PASSAGE FOR REVIEW —
Shibata's attitude carried the bulk of this match. He wasn't just going along and having an Okada match, his smug attitude made all rote strike exchanges feel different, getting inside Okada's head by showing him how much more effective his strikes were. I have no clue how Okada's face and neck weren't bruised and swollen by the end. Shibata was great throwing out these condescending punts, not going for the kill, but swatting at Okada's spine, smacking him in the back of the head with a boot, just picking away at him in painfully annoying fashion. The headbutt is what it is. It's no grosser than any clonking headbutt you've seen Ikeda or Kikuchi throw, but it is admittedly troubling knowing what we know happened to Shibata post match. If you found out several tape submitters died of testicular cancer from ball shots, you probably would have laughed a little less at those episodes of America's Funniest Home Videos. The headbutt is gross, made somewhat better by Shibata finishing the final 5 minutes of the match, locking on sick octopus holds on Okada, but never able to put him away. I do think they had Okada take a bit too much damage, as it didn't seem like Shibata took enough to go down for the count (if we only knew how badly damaged his body was...), but I liked how Okada was able to convey his fading strength through his weakening rainmakers, and I think this is the best conceived version of a "main event New Japan style" match that I have seen. Shame about the effects of that style, though.

EXTRACTED INFORMATION —
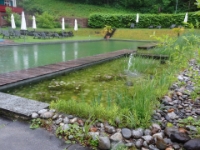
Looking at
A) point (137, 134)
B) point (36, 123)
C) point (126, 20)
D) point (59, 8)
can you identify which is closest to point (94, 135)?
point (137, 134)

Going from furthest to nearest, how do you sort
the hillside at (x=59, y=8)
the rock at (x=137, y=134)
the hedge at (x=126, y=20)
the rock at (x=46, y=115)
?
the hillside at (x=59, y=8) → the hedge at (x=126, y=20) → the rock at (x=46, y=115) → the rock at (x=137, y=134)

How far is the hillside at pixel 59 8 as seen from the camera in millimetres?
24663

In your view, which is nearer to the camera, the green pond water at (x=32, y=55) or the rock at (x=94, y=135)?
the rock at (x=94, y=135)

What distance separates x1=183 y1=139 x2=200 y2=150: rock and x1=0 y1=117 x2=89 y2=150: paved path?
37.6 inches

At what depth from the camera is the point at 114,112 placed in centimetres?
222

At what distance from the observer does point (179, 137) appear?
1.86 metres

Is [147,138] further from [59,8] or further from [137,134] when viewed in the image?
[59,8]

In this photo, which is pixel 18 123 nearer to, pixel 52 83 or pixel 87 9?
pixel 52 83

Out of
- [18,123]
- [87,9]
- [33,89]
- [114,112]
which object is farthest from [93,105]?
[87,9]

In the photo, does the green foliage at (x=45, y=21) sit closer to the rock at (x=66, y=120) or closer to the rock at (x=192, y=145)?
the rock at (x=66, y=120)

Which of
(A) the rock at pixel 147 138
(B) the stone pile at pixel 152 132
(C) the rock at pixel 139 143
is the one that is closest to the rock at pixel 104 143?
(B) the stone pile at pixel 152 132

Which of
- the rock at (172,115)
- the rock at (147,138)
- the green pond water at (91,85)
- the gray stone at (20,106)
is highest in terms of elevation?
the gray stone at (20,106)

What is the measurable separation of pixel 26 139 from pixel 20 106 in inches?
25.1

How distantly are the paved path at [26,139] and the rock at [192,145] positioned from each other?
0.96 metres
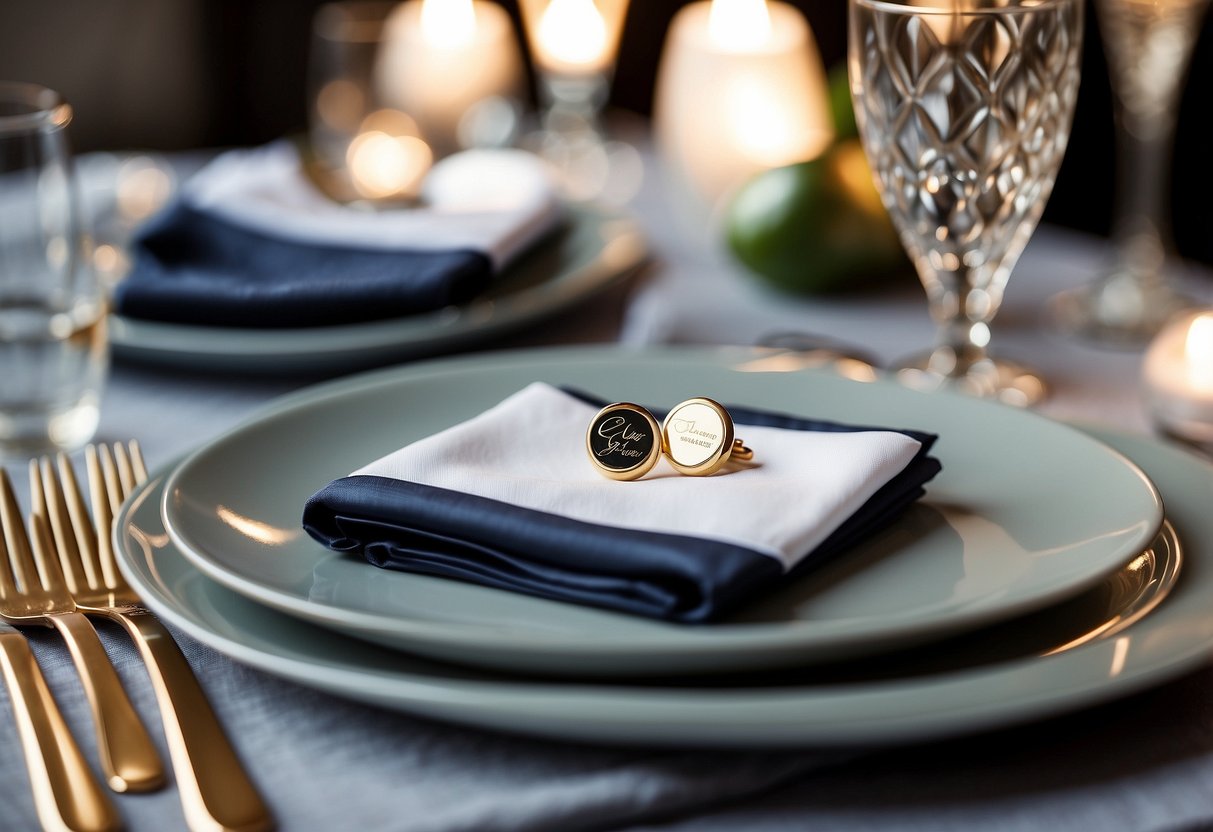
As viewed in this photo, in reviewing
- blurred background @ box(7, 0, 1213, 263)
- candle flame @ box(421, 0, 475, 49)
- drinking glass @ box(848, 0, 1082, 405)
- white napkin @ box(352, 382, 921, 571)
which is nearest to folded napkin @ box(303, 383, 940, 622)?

TASK ITEM A —
Please say whether each statement agrees with the match review, answering yes or no and quoting the deciding words: (i) The headbutt is called grosser than those thrown by Ikeda or Kikuchi. (ii) Shibata finished the final 5 minutes of the match. (iii) The reviewer thinks Okada was made to take too little damage.
TASK ITEM B —
Write the next part of the match review about Shibata and Okada, picking up after its last sentence.
The records are separate material and have nothing to do with the match review.

EXPECTED ANSWER A —
(i) No: "It's no grosser than any clonking headbutt you've seen Ikeda or Kikuchi throw"
(ii) Yes: "made somewhat better by Shibata finishing the final 5 minutes of the match"
(iii) No: "I do think they had Okada take a bit too much damage"

EXPECTED ANSWER B —
PAS: I was actively irritated at Eric for making me watch this, I have no desire to watch New Japan main event wrestling, and as someone who played high school football, college rugby and boxed in the golden gloves I am a little squeamish about brain injury (I am sure my brain scan looks like a bunch of old hot dog buns). Still I enjoyed this and Shibata sure went out on a hell of performance. Really dominant Shibata match which forced Okada to work from the bottom, which is where someone of his questionable offense belongs. Shibata also works better as a merciless killer, then as a guy doing 50/50 forearm exchanges. I loved Shibata tooling him on the mat, breaking out shootstyle submissions, and even British stuff from his Progress tours. This forces Okada to be the first guy to throw hands, and man does Okada get tooled. I loved the part where Shibata throws thirty or so short punches right to the jaw, and the kicks to the brain stem were grotesque. That headbutt was actually a great bit of wrestling drama, although man it is hard to watch with hindsight. I did like how Okada stepped it up with his shots, his forearms looked mostly good and that final rainmaker is the first time I have actually liked that move. I hated the no sell, and Okada's elbow drop is more CM Punk then Macho Man, but this was still about as much as I am going to like a 2017 Okada match.